E. Choice of echocardiographic imaging modalities: TEE is the most commonly used modality for IPE of valve procedures in the catheterization lab or operating room, but intraprocedural TTE, epicardial echocardiography, or intracardiac echocardiography (ICE) may be used in some cases. Rarely, these other modalities may be preferred, especially when there are contraindications or difficulties in placement of the TEE probe (such as esophageal disease), or when working on an anterior structure like the pulmonary valve. The inherent risks and potential adverse effects vary with each procedure, including potential esophageal trauma resulting from TEE, vascular trauma from ICE, or incomplete data from any of them. Epicardial echocardiography, placing a transducer on the surface of the heart, is an adequate substitute in open chest surgeries and may be superior to TEE in certain indications, such as assessment of hypertrophic cardiomyopathy or atheroma of the ascending aorta. Computerized tomography and magnetic resonance imaging would also be useful during valve procedures and operations; however, cost, space, speed, and radiation exposure presently make them impractical. A novel method has been developed that integrates echocardiography and fluoroscopy (EchoNavigator, Philips Healthcare, Best, the Netherlands) by marrying the two coordinate systems to visualize both modalities on one screen simultaneously. By tracking markers on specific points of interest on these combined images, guidance of transcatheter procedures is facilitated. What imaging modalities are chosen depends on the abilities and experience of the imaging team, and especially the ability of the surgeon or interventionalist to incorporate this information into decisions that will improve outcome.
F. Subjective and quantitative diagnosis
1. The images generated and diagnoses made with IPE are mostly interpreted subjectively. Some quantitative measurements can be made quickly at the time of image acquisition, at the cost of minor delay. At the ends of the spectrum of abnormalities (very good or very poor), such quantitation is often not necessary. However, in the moderate range of many abnormalities, specific measurements add substantially to the impact of imaging on procedural decisions. Measurements of diameter, area, or volume by tracing on selected IPE images may derive important information about the valve disease in question. Even when measurements are not accomplished during the procedure, it is often useful to store video clips, still frames, or 3D volume sets that would enable quantitation later. The learning curve of how to obtain the most relevant and reliable information efficiently often results from experience performing and interpreting echocardiography outside the catheterization lab or operating theater.

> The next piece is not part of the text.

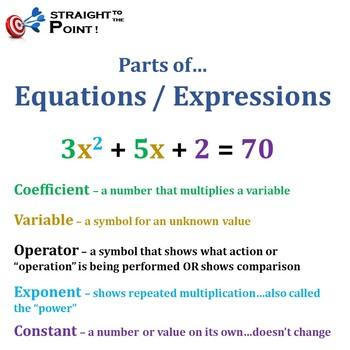 Basic Algebra Vocabulary Mini-lesson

Before any IPE, the imager should be well versed with the patient’s clinical picture, the current decisions at hand, the plans made by other clinicians, and the procedure that is anticipated. This usually entails direct review of the preprocedural imaging studies and goes way beyond just knowing the central diagnosis or the planned procedure. This working knowledge of the prior
findings helps the imager to identify new information during the pre-IPE, which would affect the plans.
3. When TEE is planned, it is important to be certain that there are no contraindications to esophageal endoscopy such as esophageal stenosis, esophageal cancer, or significant dysphagia. When these issues are raised, preoperative studies such as upper gastrointestinal endoscopy should be performed to decide if the TEE probe can be introduced safely.
4. The patient should be fasting before a TEE study and the risks, benefits, and alternatives to TEE reviewed with either the patient or family, and with the primary doctors involved. Compared with the minor additional risk of TEE probe insertion, much can be gained by online imaging.
5. In procedures where the patient will not have endotracheal intubation or general anesthesia, the decision to do a TEE is much less obvious. For example, procedures done under light sedation may be done with TEE, or with TTE, but the latter provides less value to the success of the procedure. Another issue affecting the decision to do without TEE is the intended position of the patient during the procedure. If the patient will be supine without an endotracheal tube, TEE requires frequent suctioning of the hypopharynx to prevent aspiration of saliva. The team must make a value judgment between the advantages of a less involved form of anesthesia with disadvantages of losing additional guidance that could be provided by TEE. Likewise, valve repair surgery may be done without intraoperative TEE, but the potential for finding problems with TEE still makes it a good choice.
III. INTRAPROCEDURAL ECHOCARDIOGRAPHY IN SPECIFIC OPERATIONS OR TRANSCATHETER PROCEDURES
A. IPE in mitral valve surgery
This is the bedrock of the invasive echocardiography movement of the last three decades (Table 18.2
). The prepump TEE helps to define the mechanism and severity of MR before the surgery (Fig. 18.1
). The surgeon must understand the dysfunction in order to enable successful repair. Pre-IPE contributes to a change in plans (sometimes minor) in about 15% of patients in our experience.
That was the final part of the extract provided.